### Testo di partenza
= = =
1 milione di euro per i prodotti DOP e IGP del Lazio

Quanti sono i prodotti tipici del Lazio tutelati da marchi di qualità come la Denominazione di Origine Protetta (DOP) o l’Interesse Geografico Protetto (IGP)? Solo per questi due marchi europei,  se ne contano 26. Tra questi,  è IGP il pane casereccio di Genzano, la Porchetta di Ariccia ed è un prodotto DOP la Nocciola Romana. Sono ancora di più i vini DOC (Denominazione Origine Controllata) o DOCG (Denominazione Origine Controllata e Garantita). Per quest’ultima etichetta, sono 2 vini di Frascati a potersene fregiare: il Frascati Superiore e il Cannellino. Di Frosinone, invece, è il Cesanese del Piglio DOCG.

Queste etichette esistono per far sì che il cittadino sia sempre più garantito rispetto alla provenienza dei prodotti caratteristici della propria terra: tutelano da imitazioni, contraffazioni e obbligano i produttori aderenti a seguire rigorosamente il disciplinare di produzione relativo al prodotto tipico tutelato dal marchio.

Proprio per rafforzare la sicurezza alimentare a beneficio di tutti i cittadini e di informarli in maniera corretta riguardo al significato e all’importanza di acquistare prodotti di qualità,  la Regione Lazio ha deciso di destinare un milione di euro a favore di tutti quei produttori agricoli che, in forma singola o associata, aderiscono ad un regime di qualità italiano o europeo. Le risorse provengono dal Piano di Sviluppo Rurale del Lazio 2014-2020, che complessivamente mette a disposizione degli agricoltori del Lazio circa 780 milioni di euro.

Il contributo erogato, che riguarderà una spesa compresa tra i 30 e i 200mila euro Iva esclusa, andrà a coprire il 70% dei costi sostenuti per attività di informazione verso i consumatori sui processi produttivi e le tecniche agricole impiegate, sulle proprietà qualitative e nutrizionali dei prodotti di qualità venduti, per attività di pubblicità e comunicazione relativamente alle produzioni certificate di cui si vuole diffondere la conoscenza. L’importo coprirà inoltre i costi riguardanti la partecipazione a fiere o ad altre manifestazioni simili. Tra le spese non ammissibili, l’acquisto di beni strumentali o le spese di gestione ordinaria.
= = =
### Materiale fornito
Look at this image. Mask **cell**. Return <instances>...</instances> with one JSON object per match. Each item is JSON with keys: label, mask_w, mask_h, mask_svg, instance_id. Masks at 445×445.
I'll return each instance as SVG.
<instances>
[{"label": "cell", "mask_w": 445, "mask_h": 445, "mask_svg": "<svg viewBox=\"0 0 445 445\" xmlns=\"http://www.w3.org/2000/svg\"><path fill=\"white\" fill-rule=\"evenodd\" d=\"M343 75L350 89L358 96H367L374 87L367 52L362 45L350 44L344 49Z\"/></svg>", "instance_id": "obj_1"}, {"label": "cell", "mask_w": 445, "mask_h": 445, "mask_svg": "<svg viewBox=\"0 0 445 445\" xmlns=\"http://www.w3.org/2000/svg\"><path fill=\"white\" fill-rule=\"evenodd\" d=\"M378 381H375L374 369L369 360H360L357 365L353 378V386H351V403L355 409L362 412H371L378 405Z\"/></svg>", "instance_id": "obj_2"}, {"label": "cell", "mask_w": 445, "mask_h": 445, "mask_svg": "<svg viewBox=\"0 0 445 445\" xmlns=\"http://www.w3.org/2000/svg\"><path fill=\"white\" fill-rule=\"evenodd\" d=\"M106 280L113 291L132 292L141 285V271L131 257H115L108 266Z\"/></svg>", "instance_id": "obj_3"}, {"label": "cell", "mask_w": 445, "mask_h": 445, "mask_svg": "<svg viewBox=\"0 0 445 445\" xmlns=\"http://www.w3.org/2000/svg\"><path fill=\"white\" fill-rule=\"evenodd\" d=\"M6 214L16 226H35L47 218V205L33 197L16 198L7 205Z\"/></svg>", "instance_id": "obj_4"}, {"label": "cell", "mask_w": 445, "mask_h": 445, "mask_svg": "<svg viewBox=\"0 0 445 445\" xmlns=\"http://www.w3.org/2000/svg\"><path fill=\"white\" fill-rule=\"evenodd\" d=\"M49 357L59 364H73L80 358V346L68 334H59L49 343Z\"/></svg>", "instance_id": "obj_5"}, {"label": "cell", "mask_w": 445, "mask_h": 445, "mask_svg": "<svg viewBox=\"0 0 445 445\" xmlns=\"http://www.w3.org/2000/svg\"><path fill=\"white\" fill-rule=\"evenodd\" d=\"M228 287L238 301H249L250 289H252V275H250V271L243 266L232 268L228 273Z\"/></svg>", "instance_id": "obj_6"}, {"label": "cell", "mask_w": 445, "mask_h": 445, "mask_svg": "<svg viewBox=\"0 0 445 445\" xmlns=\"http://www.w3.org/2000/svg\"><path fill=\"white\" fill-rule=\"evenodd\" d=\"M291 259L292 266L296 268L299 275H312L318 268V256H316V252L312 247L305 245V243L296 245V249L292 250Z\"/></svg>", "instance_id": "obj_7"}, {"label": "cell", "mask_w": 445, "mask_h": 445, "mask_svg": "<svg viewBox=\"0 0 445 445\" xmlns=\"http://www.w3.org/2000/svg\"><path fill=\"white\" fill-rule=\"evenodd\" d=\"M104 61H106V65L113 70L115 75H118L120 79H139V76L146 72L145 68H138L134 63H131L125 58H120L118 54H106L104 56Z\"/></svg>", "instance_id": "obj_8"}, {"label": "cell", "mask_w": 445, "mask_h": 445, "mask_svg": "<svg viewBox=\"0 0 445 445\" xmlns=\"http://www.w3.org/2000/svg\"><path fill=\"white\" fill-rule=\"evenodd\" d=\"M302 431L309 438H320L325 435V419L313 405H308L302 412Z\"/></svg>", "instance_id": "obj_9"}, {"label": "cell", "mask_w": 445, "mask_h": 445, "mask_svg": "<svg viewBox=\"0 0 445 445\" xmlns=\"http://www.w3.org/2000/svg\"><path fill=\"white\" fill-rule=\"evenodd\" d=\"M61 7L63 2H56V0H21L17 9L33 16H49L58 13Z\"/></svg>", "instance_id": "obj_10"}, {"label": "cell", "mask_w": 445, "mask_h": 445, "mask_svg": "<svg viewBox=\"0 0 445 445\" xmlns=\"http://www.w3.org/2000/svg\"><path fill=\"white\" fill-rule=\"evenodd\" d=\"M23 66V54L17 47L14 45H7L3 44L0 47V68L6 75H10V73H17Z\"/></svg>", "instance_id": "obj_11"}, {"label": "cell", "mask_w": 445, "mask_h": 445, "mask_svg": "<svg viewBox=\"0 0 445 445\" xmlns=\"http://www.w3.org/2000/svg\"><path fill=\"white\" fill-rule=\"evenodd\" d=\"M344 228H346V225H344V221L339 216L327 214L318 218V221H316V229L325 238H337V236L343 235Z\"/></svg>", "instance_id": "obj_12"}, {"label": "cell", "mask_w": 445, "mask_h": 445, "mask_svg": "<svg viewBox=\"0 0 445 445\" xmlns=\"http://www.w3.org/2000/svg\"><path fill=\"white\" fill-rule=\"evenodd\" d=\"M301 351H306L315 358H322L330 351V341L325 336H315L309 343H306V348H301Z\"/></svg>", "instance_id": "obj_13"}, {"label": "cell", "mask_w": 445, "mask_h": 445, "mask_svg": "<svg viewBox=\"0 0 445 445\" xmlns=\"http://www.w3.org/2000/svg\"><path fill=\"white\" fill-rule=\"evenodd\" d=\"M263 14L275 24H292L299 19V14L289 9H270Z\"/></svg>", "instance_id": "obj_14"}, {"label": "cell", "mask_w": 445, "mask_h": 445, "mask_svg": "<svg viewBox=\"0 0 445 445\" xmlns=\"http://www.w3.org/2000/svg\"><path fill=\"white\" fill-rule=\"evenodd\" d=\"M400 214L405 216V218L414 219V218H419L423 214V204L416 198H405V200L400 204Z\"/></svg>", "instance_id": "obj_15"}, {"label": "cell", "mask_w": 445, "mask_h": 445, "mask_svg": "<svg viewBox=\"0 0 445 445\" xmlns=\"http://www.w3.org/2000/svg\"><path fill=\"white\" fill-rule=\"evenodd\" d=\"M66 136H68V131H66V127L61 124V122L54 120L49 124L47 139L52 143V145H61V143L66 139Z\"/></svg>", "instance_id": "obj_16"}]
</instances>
= = =
### Consegna
Ricopia dal testo sui prodotti DOP e IGP del Lazio il passo che va da "Queste etichette esistono" fino a "milioni di euro." compreso.

### Soluzione
Queste etichette esistono per far sì che il cittadino sia sempre più garantito rispetto alla provenienza dei prodotti caratteristici della propria terra: tutelano da imitazioni, contraffazioni e obbligano i produttori aderenti a seguire rigorosamente il disciplinare di produzione relativo al prodotto tipico tutelato dal marchio.

Proprio per rafforzare la sicurezza alimentare a beneficio di tutti i cittadini e di informarli in maniera corretta riguardo al significato e all’importanza di acquistare prodotti di qualità,  la Regione Lazio ha deciso di destinare un milione di euro a favore di tutti quei produttori agricoli che, in forma singola o associata, aderiscono ad un regime di qualità italiano o europeo. Le risorse provengono dal Piano di Sviluppo Rurale del Lazio 2014-2020, che complessivamente mette a disposizione degli agricoltori del Lazio circa 780 milioni di euro.